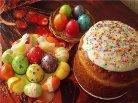 Праздничные рецепты  к празднику Пасхи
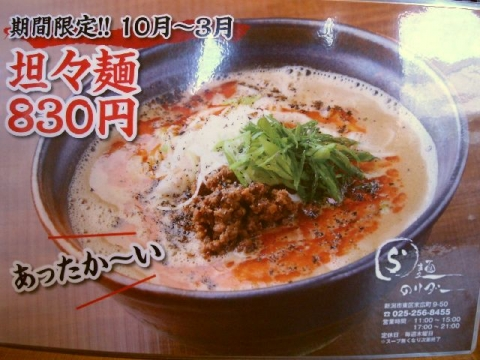 ら麺のりダー・H27・1 メニュー5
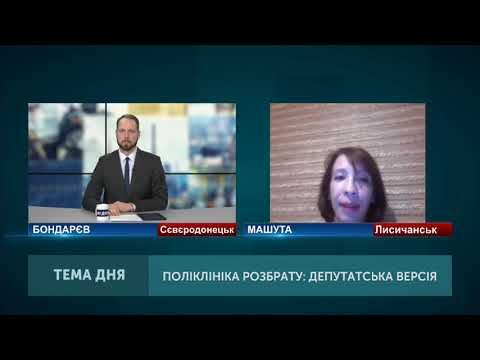 Иван Полупанов: Все что нужно знать о выделении средств на ремонт поликлиники в Лисичанске
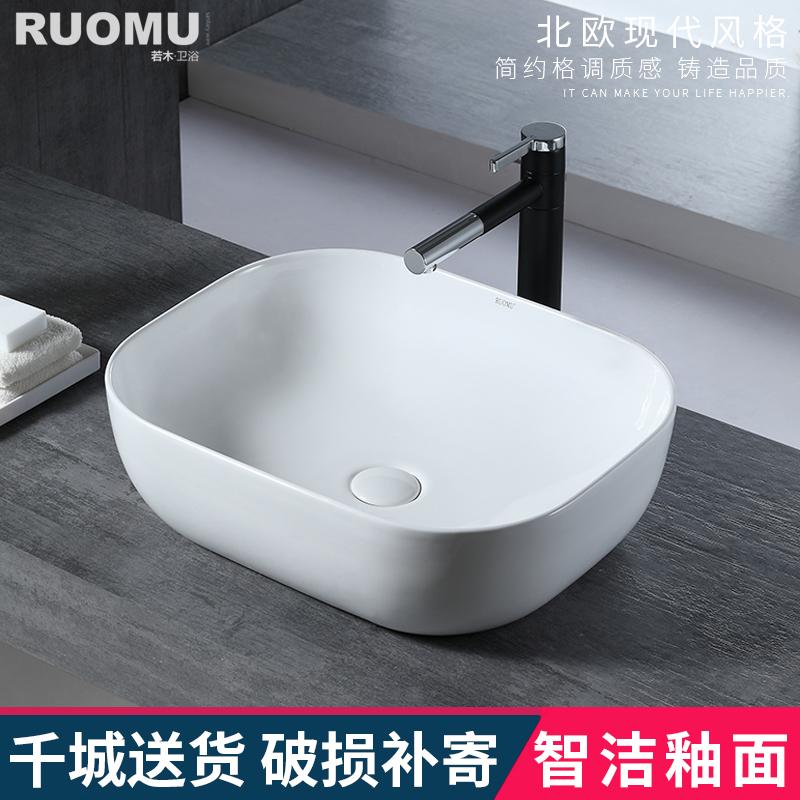 Раковины для ванной комнаты Артикул 597406980331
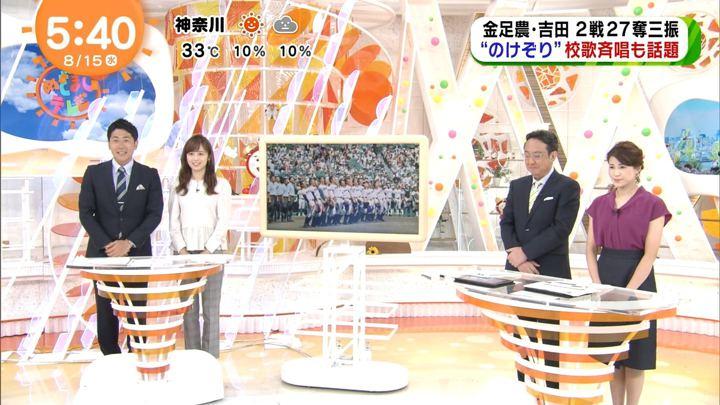 2018年08月15日久慈暁子の画像03枚目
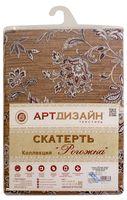"""Скатерть настольная """"Жардин"""" (145х180 см; коричневая)"""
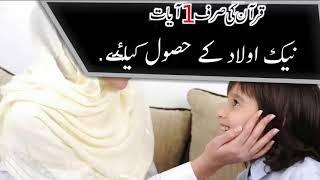Naik Aulad Ke Liye Wazifa Dua  || نیک اولاد کیلئے وظیفہ ||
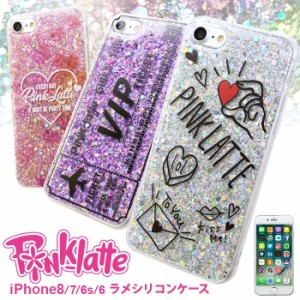iPhone8 iPhone7 兼用 ケース ブランド PINK-latte ピンクラテ ラメシリコンケース アイコン キラキラ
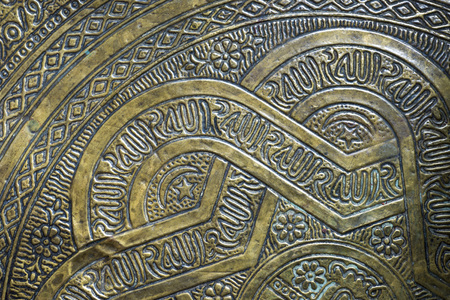 stamping: detailed fragment of traditional Turkish metal stamping ornament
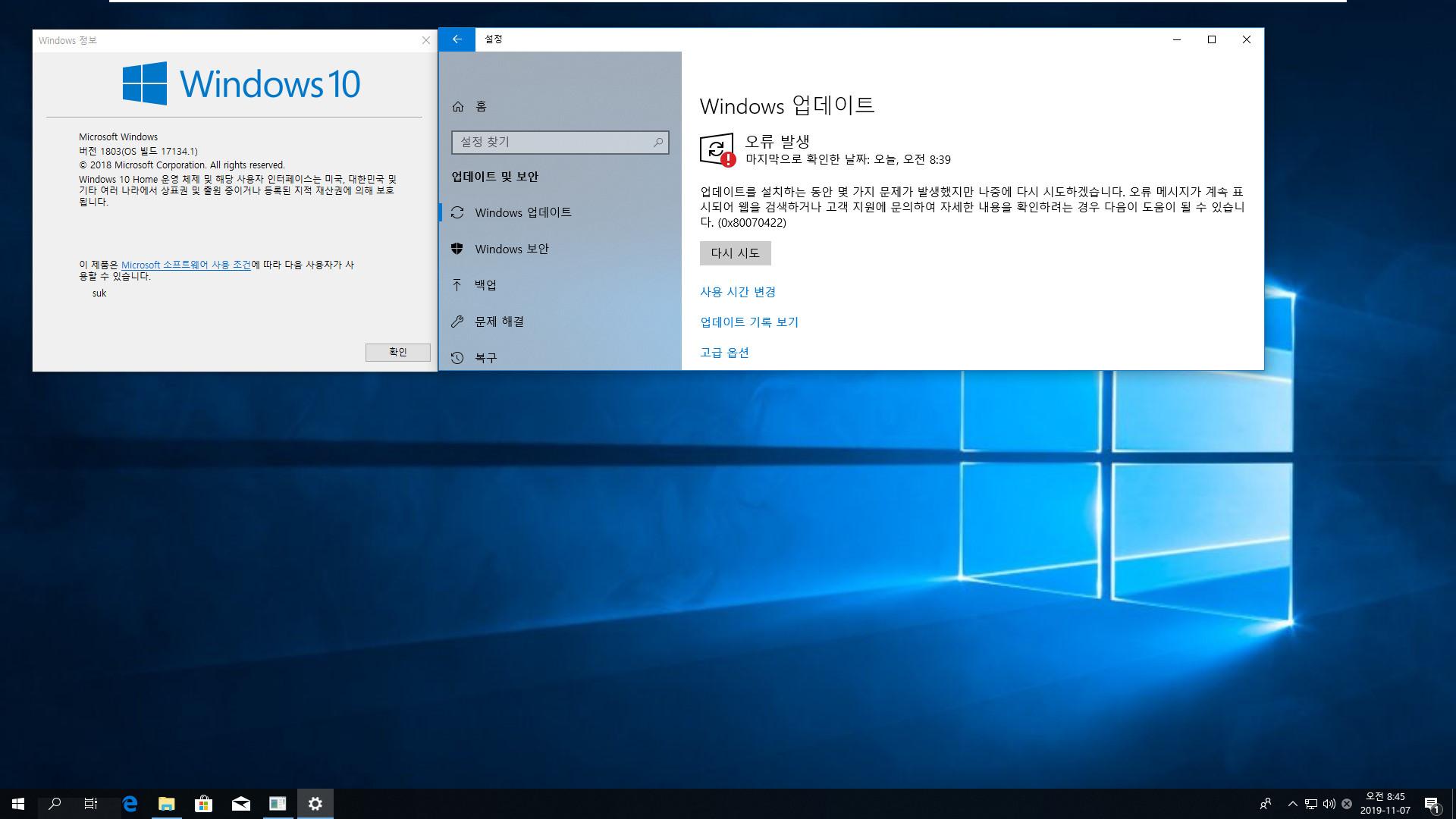 Windows 10 업데이트 방지하기 [업데이트 다운로드 폴더 사용 금지].bat 테스트 - 버전 1803, Home 에서 버전 1903 기능 업데이트 방지하기 2019-11-07_084552.jpg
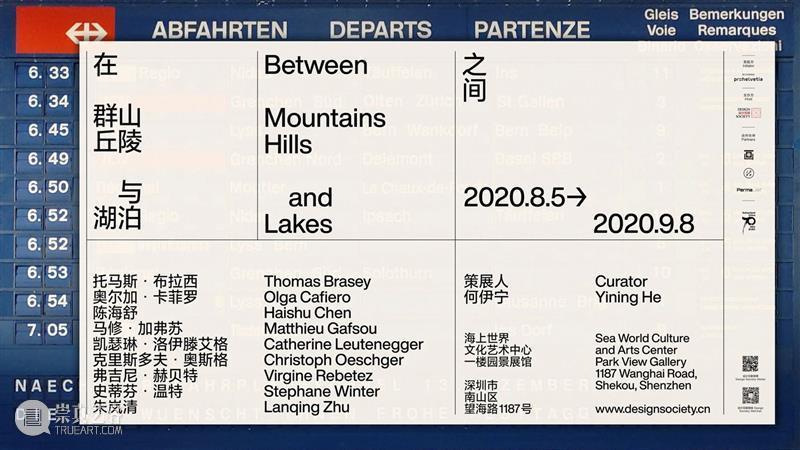 设计互联x瑞士文化基金会 | 在群山、丘陵与湖泊之间 群山 丘陵 湖泊 之间 瑞士 文化 基金会 andLakes 何伊宁 Curator 崇真艺客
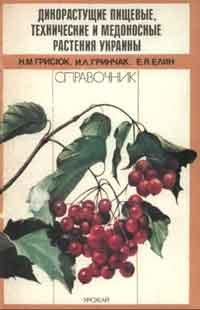 Дикорастущие пищевые, технические и медоносные растения Украины — обложка книги.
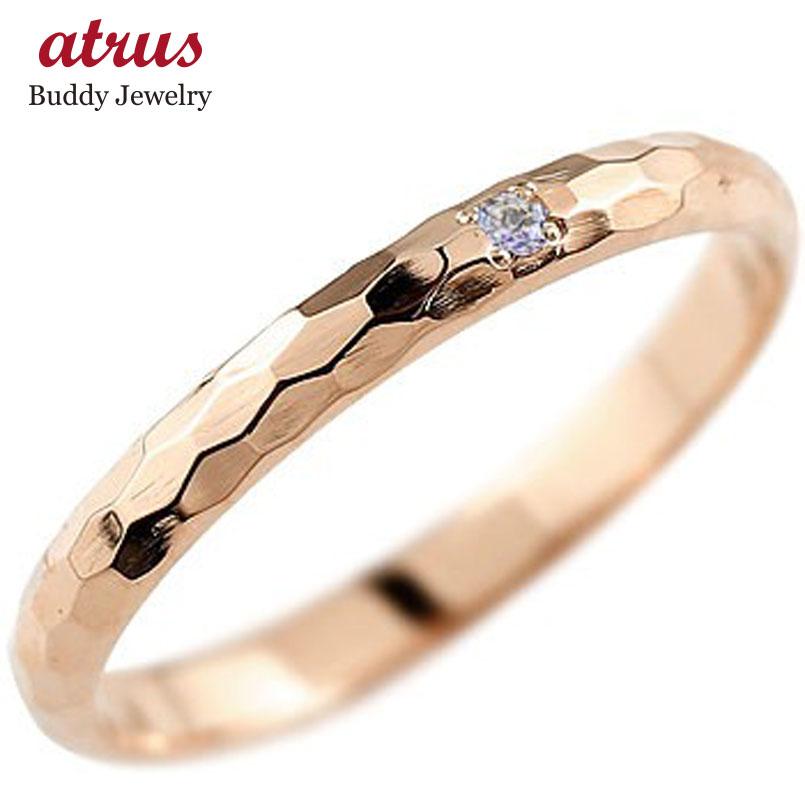 ピンキーリング タンザナイト ピンクゴールドk18 指輪 一粒 12月誕生石 18金 ストレート 2.3 宝石 送料無料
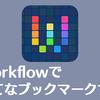 はてブのAppExtensionがうまく動かないので、Workflowでエントリーページを開くワークフローを作ってみた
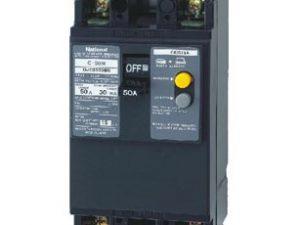 3 loại ELB 2 pha Panasonic có bảo vệ quá tải và dòng rò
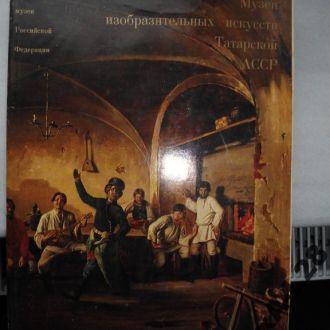 Музей татарской АССР
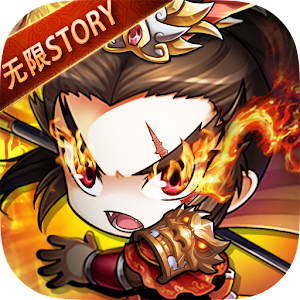 无限Story Version 1.0.138 APK Download Latest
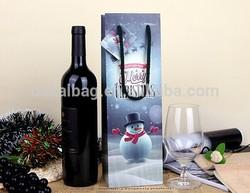wine paper bag, paper wine bottle bag, paper wine bag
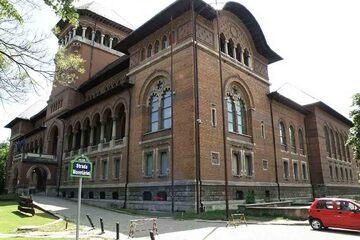 Bucuresti - Muzeul Taranului Roman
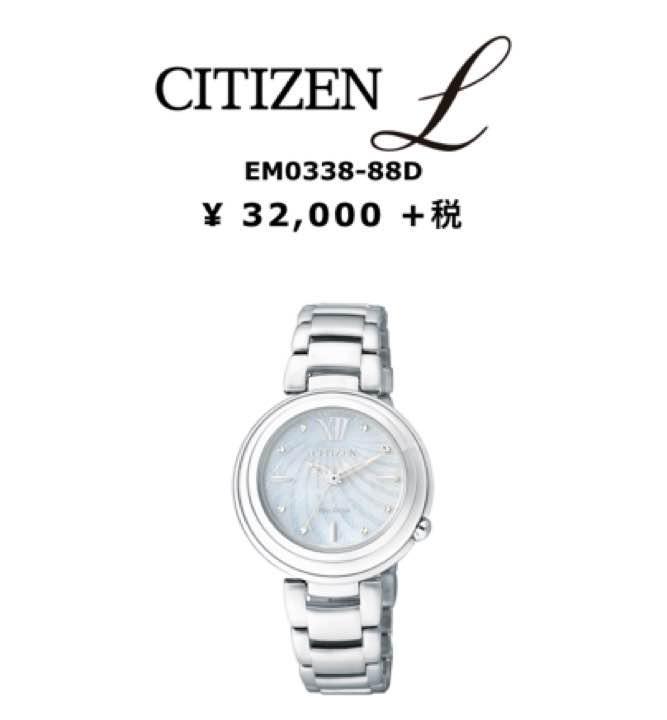 2cbd49a7a7 メルカリ - CITIZEN L シチズン エル 腕時計 ソーラー レディース エコ ...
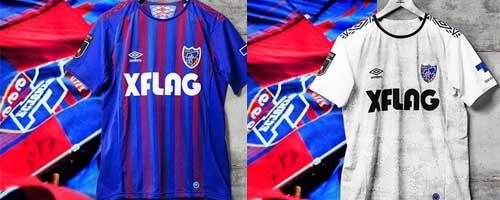 camiseta de futbol FC Tokyo barata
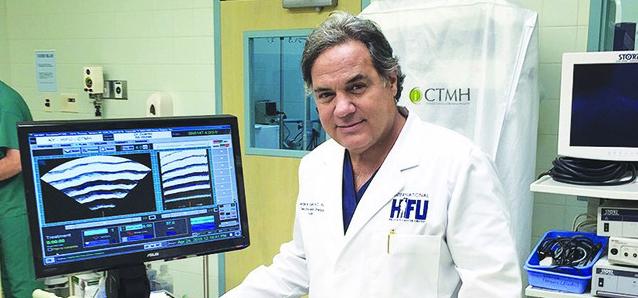 Dr. George Suarez
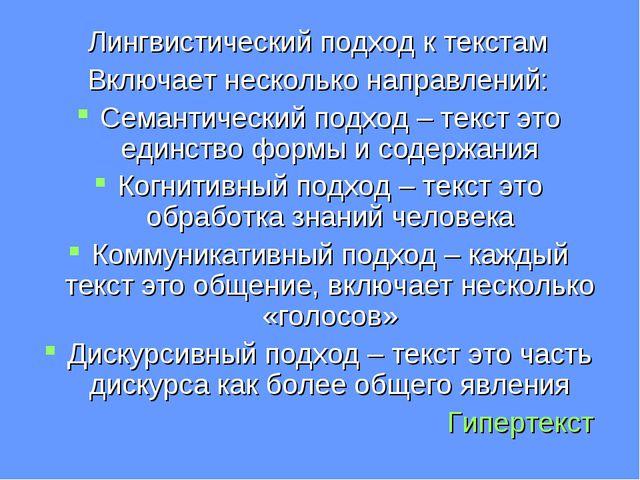 Лингвистический подход к текстам Включает несколько направлений: Семантически...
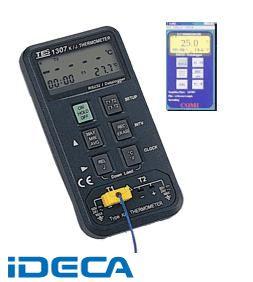 BL48978 データロガーK / J温度計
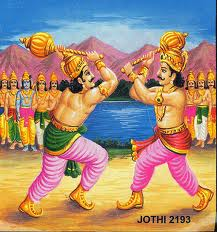 Duryodhana and Bhima in duel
• • • •
Could you repeat the data exactly, omitting its pictures?

▶ **Expected answer**
 Праздничные рецепты  к празднику Пасхи
 ら麺のりダー・H27・1 メニュー5
 Иван Полупанов: Все что нужно знать о выделении средств на ремонт поликлиники в Лисичанске
 Раковины для ванной комнаты Артикул 597406980331
 2018年08月15日久慈暁子の画像03枚目
"""Скатерть настольная """"Жардин"""" (145х180 см; коричневая)"""
Naik Aulad Ke Liye Wazifa Dua  || نیک اولاد کیلئے وظیفہ ||
iPhone8 iPhone7 兼用 ケース ブランド PINK-latte ピンクラテ ラメシリコンケース アイコン キラキラ
 stamping: detailed fragment of traditional Turkish metal stamping ornament
 Windows 10 업데이트 방지하기 [업데이트 다운로드 폴더 사용 금지].bat 테스트 - 버전 1803, Home 에서 버전 1903 기능 업데이트 방지하기 2019-11-07_084552.jpg
 设计互联x瑞士文化基金会 | 在群山、丘陵与湖泊之间 群山 丘陵 湖泊 之间 瑞士 文化 基金会 andLakes 何伊宁 Curator 崇真艺客
 Дикорастущие пищевые, технические и медоносные растения Украины — обложка книги.
 ピンキーリング タンザナイト ピンクゴールドk18 指輪 一粒 12月誕生石 18金 ストレート 2.3 宝石 送料無料
 はてブのAppExtensionがうまく動かないので、Workflowでエントリーページを開くワークフローを作ってみた
 3 loại ELB 2 pha Panasonic có bảo vệ quá tải và dòng rò
 Музей татарской АССР
 无限Story Version 1.0.138 APK Download Latest
wine paper bag, paper wine bottle bag, paper wine bag
 Bucuresti - Muzeul Taranului Roman
 2cbd49a7a7 メルカリ - CITIZEN L シチズン エル 腕時計 ソーラー レディース エコ ...
 camiseta de futbol FC Tokyo barata
 Dr. George Suarez
 Лингвистический подход к текстам Включает несколько направлений: Семантически...
 BL48978 データロガーK / J温度計
 Duryodhana and Bhima in duel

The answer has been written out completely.